Opened 9 years ago

Closed 8 years ago

#6276 closed bug (fixed)

Console backspace doesn't properly handle non-ascii unicode

Reported by: Adek336 Owned by: zooey
Priority: normal Milestone: R1
Component: System/POSIX Version: R1/Development
Keywords: terminal bash readline Cc: siarzhuk, henrimoi@…
Blocked By: Blocking: #5775, #6094, #6836, #7244
Has a Patch: no Platform: All

Description

A testcase

mkdir xyz
cd xyz
# fine
cd ..
cd Ź<backspace>xyz
# sh: cd: yz: No such file or directory

The examplary 'Ź' character does not have to be typed-in from keyboard, it may very well be copied-pasted.

hrev37286, gcc4+2 hybrid, VBox 3.2

Change History (17)

comment:1 by HaikuBot, 9 years ago

Yes. I have same when forgot switch keymap from russian and type something in terminal and then try use backspace key and get something like Adek336 have.

comment:2 by bonefish, 9 years ago

This is a duplicate of #5775, but it has a better summary and description. So closing that one.

comment:3 by bonefish, 9 years ago

Blocking: 5775 added

(In #5775) Closing as duplicate of #6276, which has the better description and summary.

comment:4 by siarzhuk, 9 years ago

Cc: siarzhuk added

comment:5 by heto, 9 years ago

Cc: henrimoi@… added

If you try to set LC_CTYPE or any of the other locale variables, bash will warn that setlocale fails. This is probably because Haiku doesn’t ship with any glibc locale files, so applications won’t even know what character encoding is associated with a locale. On Linux (Debian squeeze), these files seem to be installed under /usr/share/i18n.

This also means that any application that relies on C/POSIX locale support for finding out the character encoding will fail, including applications such as svn.

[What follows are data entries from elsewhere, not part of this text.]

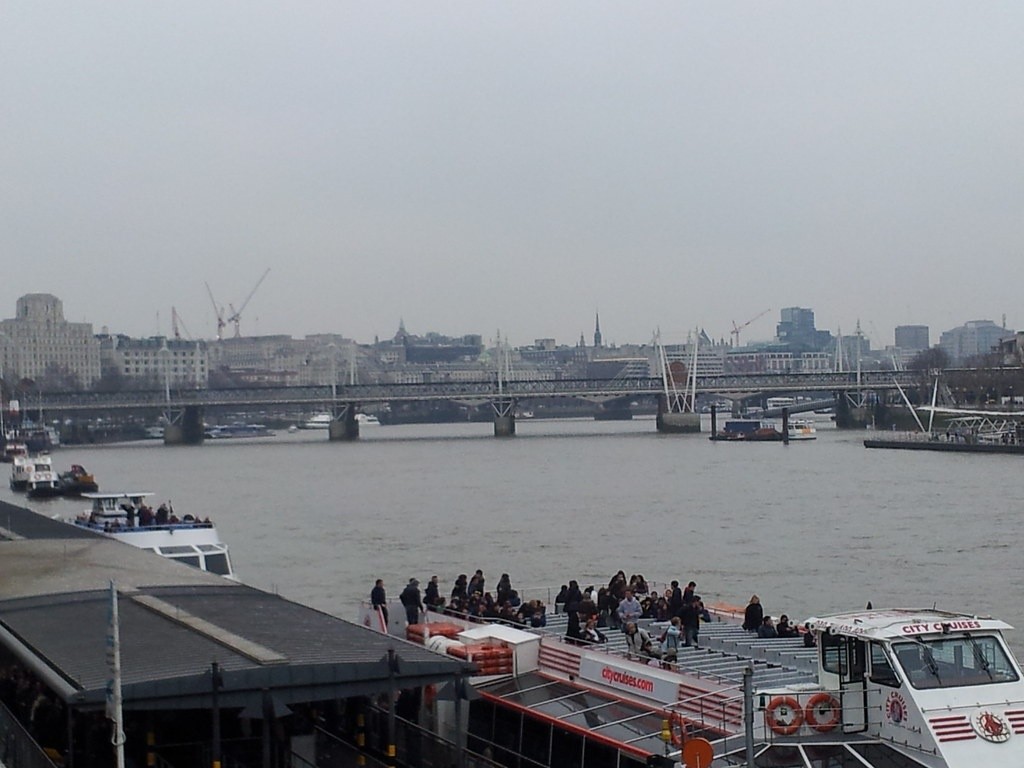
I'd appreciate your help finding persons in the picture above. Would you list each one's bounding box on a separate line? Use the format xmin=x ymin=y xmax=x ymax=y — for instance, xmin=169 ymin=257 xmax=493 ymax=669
xmin=553 ymin=569 xmax=710 ymax=664
xmin=88 ymin=503 xmax=213 ymax=533
xmin=741 ymin=594 xmax=763 ymax=631
xmin=399 ymin=577 xmax=425 ymax=625
xmin=757 ymin=614 xmax=799 ymax=638
xmin=370 ymin=578 xmax=389 ymax=633
xmin=423 ymin=569 xmax=547 ymax=631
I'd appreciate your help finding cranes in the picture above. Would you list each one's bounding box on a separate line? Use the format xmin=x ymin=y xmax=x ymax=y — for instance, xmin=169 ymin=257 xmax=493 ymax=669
xmin=729 ymin=307 xmax=772 ymax=346
xmin=202 ymin=282 xmax=226 ymax=339
xmin=228 ymin=266 xmax=271 ymax=336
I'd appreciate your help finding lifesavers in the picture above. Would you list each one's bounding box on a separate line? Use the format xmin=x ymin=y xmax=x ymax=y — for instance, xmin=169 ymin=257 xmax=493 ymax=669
xmin=766 ymin=695 xmax=803 ymax=733
xmin=422 ymin=683 xmax=436 ymax=707
xmin=770 ymin=741 xmax=798 ymax=763
xmin=665 ymin=713 xmax=688 ymax=743
xmin=801 ymin=691 xmax=844 ymax=732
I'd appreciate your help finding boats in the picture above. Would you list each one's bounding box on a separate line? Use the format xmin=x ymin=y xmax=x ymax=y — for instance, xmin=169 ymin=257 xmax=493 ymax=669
xmin=0 ymin=390 xmax=61 ymax=462
xmin=9 ymin=454 xmax=59 ymax=492
xmin=52 ymin=494 xmax=236 ymax=581
xmin=357 ymin=582 xmax=1024 ymax=768
xmin=57 ymin=465 xmax=99 ymax=494
xmin=724 ymin=418 xmax=818 ymax=440
xmin=863 ymin=425 xmax=1024 ymax=454
xmin=708 ymin=428 xmax=782 ymax=441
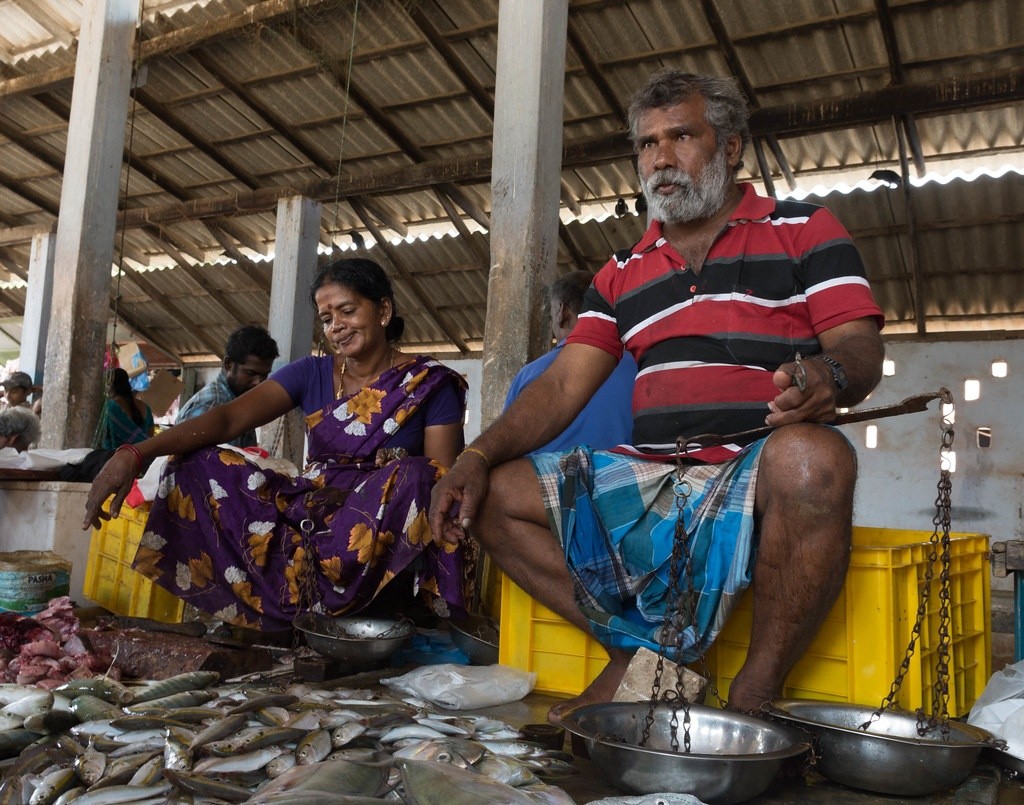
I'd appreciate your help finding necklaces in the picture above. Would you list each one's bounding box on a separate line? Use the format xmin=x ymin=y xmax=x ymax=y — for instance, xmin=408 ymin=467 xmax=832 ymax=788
xmin=337 ymin=349 xmax=395 ymax=399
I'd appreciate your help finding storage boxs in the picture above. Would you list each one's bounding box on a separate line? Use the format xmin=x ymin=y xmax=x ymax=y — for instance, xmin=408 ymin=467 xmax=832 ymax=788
xmin=0 ymin=480 xmax=101 ymax=610
xmin=496 ymin=566 xmax=612 ymax=701
xmin=82 ymin=495 xmax=189 ymax=626
xmin=698 ymin=521 xmax=994 ymax=720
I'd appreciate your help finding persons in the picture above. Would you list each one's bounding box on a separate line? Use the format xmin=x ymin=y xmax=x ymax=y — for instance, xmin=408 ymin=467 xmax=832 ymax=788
xmin=0 ymin=371 xmax=33 ymax=411
xmin=83 ymin=257 xmax=481 ymax=668
xmin=101 ymin=366 xmax=154 ymax=450
xmin=502 ymin=270 xmax=638 ymax=455
xmin=174 ymin=326 xmax=280 ymax=449
xmin=431 ymin=71 xmax=887 ymax=724
xmin=0 ymin=405 xmax=43 ymax=454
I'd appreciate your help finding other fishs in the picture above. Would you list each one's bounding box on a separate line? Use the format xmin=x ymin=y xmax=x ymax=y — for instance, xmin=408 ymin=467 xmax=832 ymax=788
xmin=0 ymin=670 xmax=711 ymax=805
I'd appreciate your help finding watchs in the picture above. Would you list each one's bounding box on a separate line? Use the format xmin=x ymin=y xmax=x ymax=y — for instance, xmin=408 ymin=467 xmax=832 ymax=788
xmin=817 ymin=355 xmax=849 ymax=394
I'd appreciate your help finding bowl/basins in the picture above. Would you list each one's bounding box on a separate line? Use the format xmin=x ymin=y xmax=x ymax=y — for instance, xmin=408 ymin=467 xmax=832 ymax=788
xmin=760 ymin=698 xmax=1004 ymax=797
xmin=560 ymin=701 xmax=811 ymax=804
xmin=292 ymin=616 xmax=417 ymax=661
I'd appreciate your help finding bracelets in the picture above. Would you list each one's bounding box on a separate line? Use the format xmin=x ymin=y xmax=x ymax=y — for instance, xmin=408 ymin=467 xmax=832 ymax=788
xmin=456 ymin=448 xmax=490 ymax=467
xmin=116 ymin=443 xmax=142 ymax=475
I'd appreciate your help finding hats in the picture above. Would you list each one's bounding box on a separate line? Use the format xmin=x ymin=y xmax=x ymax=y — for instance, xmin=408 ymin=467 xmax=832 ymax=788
xmin=1 ymin=370 xmax=34 ymax=392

And because the locale files are not installed, setting LC_CTYPE will not mean anything.

in reply to:  5 comment:6 by anevilyak, 9 years ago

Replying to heto:

If you try to set LC_CTYPE or any of the other locale variables, bash will warn that setlocale fails.

Actually, it's because Haiku doesn't currently implement any of the POSIX locale stuff properly. There is a work-in-progress branch to rectify this, but until it's complete, none of the LC_* stuff will work correctly, regardless of the presence of those files.

comment:7 by bonefish, 9 years ago

Blocking: 6094 added

comment:8 by bonefish, 9 years ago

Blocking: 6836 added

(In #6836) Same bug as #6276. Some readline or bash issue I'd say.

comment:9 by bonefish, 9 years ago

Component: - GeneralApplications/Command Line Tools
Version: R1/alpha2R1/Development

comment:10 by bonefish, 9 years ago

Owner: changed from nobody to bonefish
Status: newin-progress

After a first glance it looks very much like a bash/readline problem. Looking a bit closer...

comment:11 by bonefish, 9 years ago

Component: Applications/Command Line ToolsSystem/POSIX
Owner: changed from bonefish to zooey
Status: in-progressassigned

Passing on to Oliver. This is a POSIX locale related issue. Haiku's <stdlib.h> defines MB_CUR_MAX to 1. It is also noteworthy that <limits.h> doesn't define MB_LEN_MAX, so in gcc's fixed header it is defined to 1 as well.

comment:12 by bonefish, 9 years ago

Keywords: terminal bash readline added

comment:13 by bonefish, 9 years ago

Blocking: 7244 added

(In #7244) Duplicate of #6276.

comment:14 by pulkomandy, 8 years ago

Is setting both MB_LEN_MAX and MB_CUR_MAX to 6 a correct fix (seems to be the value needed for utf-8) ? Or is there something more involved ?

MB_LEN_MAX must be a constant so we should use 6 for it, MB_CUR_MAX may be variable depending on the current locale but I'm not sure that's of any use.

in reply to:  14 comment:15 by bonefish, 8 years ago

Replying to pulkomandy:

Is setting both MB_LEN_MAX and MB_CUR_MAX to 6 a correct fix (seems to be the value needed for utf-8) ? Or is there something more involved ?

It is probably more involved. Possibly also including changes to the compiler.

To represent any Unicode code point 4 byte UTF-8 suffices, BTW. glibc seems to define MB_LEN_MAX to 16 (sixteen).

comment:16 by zooey, 8 years ago

With hrev43310, the behaviour has improved with respect to the handling of backspace, but entering the multibyte characters manually still causes problems - the character shows only after pressing space for instance). Pasting multibyte characters and deleting them via backspace works ok, though.

I'll investigate why editing doesn't work ..

comment:17 by zooey, 8 years ago

Resolution: fixed
Status: assignedclosed

Fixed in hrev45307.

Note: See TracTickets for help on using tickets.